4. 上司・経営層は「因果関係」を知りたい
経営層は売上そのものより、「何が売上を生んだか」を知りたがります。
例えば売上が150%増えても、理由が
・市場要因
・値引き
・大型案件偶然受注
なら再現性がありません。
一方
紹介率20%→35%
決裁者接触率30%→55%
受注率18%→28%
なら因果が見えます。
つまり
行動
↓
プロセス
↓
結果
を数字で説明できています。
営業は売上を作る人ではなく、売上発生メカニズムを説明できる人になる必要があります。
5. 数字で語れない営業は評価されにくい
実際の会社では成果だけでは評価されません。
なぜなら上司は過程が見えないからです。
例えば同じ120%達成でも、
A:
偶然大型案件
B:
紹介比率改善
案件数改善
単価改善
後者が昇格しやすいです。
なぜなら再現可能だからです。
管理職になるとさらに重要になります。
部下に「頑張れ」ではなく、「訪問数は十分だが決裁者接触率が低い」と言える必要があります。
数字は指導言語になります。
6. 顧客提案でも数字ストーリーは強い
顧客も数字で納得します。
悪い例:
「効率上がります」
良い例:
「現状、営業1人あたり月20時間が資料作成に使われています。

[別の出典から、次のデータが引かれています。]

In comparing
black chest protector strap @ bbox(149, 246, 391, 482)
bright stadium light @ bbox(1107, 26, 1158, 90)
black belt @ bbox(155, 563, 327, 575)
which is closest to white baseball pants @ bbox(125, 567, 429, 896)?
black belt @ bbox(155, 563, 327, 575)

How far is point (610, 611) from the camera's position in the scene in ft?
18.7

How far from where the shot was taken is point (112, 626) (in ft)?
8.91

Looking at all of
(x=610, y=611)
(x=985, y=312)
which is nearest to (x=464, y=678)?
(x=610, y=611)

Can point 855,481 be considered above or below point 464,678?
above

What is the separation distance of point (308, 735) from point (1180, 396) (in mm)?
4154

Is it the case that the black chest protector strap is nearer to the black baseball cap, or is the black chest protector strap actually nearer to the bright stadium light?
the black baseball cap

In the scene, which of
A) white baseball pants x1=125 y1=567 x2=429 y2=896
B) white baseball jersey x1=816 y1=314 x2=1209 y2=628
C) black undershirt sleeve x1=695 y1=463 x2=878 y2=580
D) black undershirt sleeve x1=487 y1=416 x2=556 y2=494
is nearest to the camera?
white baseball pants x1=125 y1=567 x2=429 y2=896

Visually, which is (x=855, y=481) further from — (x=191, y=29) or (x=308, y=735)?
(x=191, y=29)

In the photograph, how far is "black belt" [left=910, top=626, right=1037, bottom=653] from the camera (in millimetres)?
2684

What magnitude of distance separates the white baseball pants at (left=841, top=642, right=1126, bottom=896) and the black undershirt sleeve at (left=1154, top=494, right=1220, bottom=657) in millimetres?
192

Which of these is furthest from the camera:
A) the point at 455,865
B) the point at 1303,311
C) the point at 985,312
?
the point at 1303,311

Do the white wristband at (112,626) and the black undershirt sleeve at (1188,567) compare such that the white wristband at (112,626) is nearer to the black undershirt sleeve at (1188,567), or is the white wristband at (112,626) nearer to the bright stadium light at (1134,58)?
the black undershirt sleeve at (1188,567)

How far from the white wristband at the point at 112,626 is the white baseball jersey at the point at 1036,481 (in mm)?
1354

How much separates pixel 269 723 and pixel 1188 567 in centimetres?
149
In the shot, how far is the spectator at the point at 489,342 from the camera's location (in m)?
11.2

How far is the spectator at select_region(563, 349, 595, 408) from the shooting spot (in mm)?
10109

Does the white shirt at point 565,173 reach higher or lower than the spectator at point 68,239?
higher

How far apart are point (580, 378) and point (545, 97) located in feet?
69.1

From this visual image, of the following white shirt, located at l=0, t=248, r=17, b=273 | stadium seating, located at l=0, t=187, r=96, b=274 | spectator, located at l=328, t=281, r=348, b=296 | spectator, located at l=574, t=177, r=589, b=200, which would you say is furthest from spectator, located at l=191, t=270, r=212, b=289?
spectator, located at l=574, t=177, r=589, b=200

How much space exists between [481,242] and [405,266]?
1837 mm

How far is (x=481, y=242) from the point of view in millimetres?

30人なら600時間です。30%削減なら180時間削減できます」
数字になると顧客は自分事になります。
さらに
現状
↓
課題
↓
改善
↓
効果
というストーリーが生まれます。
営業とは「商品説明」ではありません。
顧客の未来の数値変化を見せる仕事です。
7. 数字ストーリー型営業と報告型営業の差
| 報告型営業 | 数字ストーリー型営業 |
| 売上95%です | 95%の原因は決裁者接触率低下 |
| 案件あります | 案件構成比が偏っている |
| 頑張ります | 行動KPIを改善する |
| 感覚で判断 | データで判断 |
| 結果説明のみ | 未来予測まで行う |
この差は数年後に非常に大きくなります。
「数字を見る営業は多い。しかし数字の意味を語れる営業は少ない。優秀な営業は数字を報告しない。数字で未来を説明する。」
営業の数字は成績表ではありません。
数字は仮説を立て、行動を修正し、未来を予測するための物語の材料です。
そして営業組織が強くなる瞬間は、「感覚」から「数字で語る文化」に変わった時です。